So my appointment at Chapel Allerton clinic was yesterday. Saw another different consultant and gave my usual list of symptoms, medication etc. After calling in two other professors they offered me Azathioprine. I explained my concerns re gastric issues and they said I may be one of a number of people who unfortunately are intolerant but they will go ahead and do the relevant blood tests anyway to see if it's suitable and they said I don't have to take it if I don't want to? They mentioned that I have some characteristic symptoms and some non specific ones. They left the room and the consultant proceeded to give me a leaflet and tell me all the information I needed was in it. He then reeled off a timetable of blood tests that I would need if I start it (I already forgot these as soon as he had finished!), said he would ring me if he remembered with the blood test results if not I'd have to ring up and sent me on my way 😮. At one point in the conversation he said ' I will not remember you, I see 50 patients '. I really am amazed sometimes at the things consultants/doctors say out loud, do they have no filter?!! Obviously I know I'm not the only patient in the clinic! Anyway I will now have a long think about whether to go ahead with this treatment, they made it sound optional and they will review me again in 3 months. Fortunately my symptoms seem to have settled for now so I think I'll carry on with my diary and see what happens? 😊
Rheumatology appointment update : So my appointment... - LUPUS UK
Gosh, he sounds like an old-fashioned chap - was he wearing a dicky-bow? Cleary aged-related cognitive dysfunction if he feels the need to say he won't remember you
Aza is only recommended for moderate or severe symptoms in the guideline (that's +6 on the SLEDAI)...and it seems to have been overtaken by methotrexate
Since you have a review in three months, worth waiting to discuss the blood test results before coming to a decision?

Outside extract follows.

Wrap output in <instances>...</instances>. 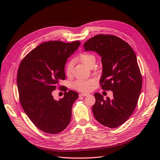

Thanks for the update! And keep up the diary! xxx
He didn't seem that old which is worrying for his future career 😂. I remember you saying about methotrexate and I did ask is there other immunosuppression and he said this was the next line of treatment after hydroxy? It seems as it is UCTD and not clearly defined they are offering me things to try, I get that. I just don't know at this stage whether I want to risk the side effects as I would say my symptoms are mostly manageable with diet, pain relief, lifestyle etc. I wanted to mention future steroid injection as a back up plan in case of another bad flare like I had from December to February but I couldn't summon the courage after 3 of them suggesting Azathioprine and it was the top man who came in, I'm such a wimp 😂. Maybe next time......
That's exactly it, treatment options should include patient views - wouldn't a perfect doctor be one that had gone through the Aza leaflet with the patient so an informed decision could be made on risk/benefit?!
If you have lupus-like symptoms, they could dip into the SLE guideline?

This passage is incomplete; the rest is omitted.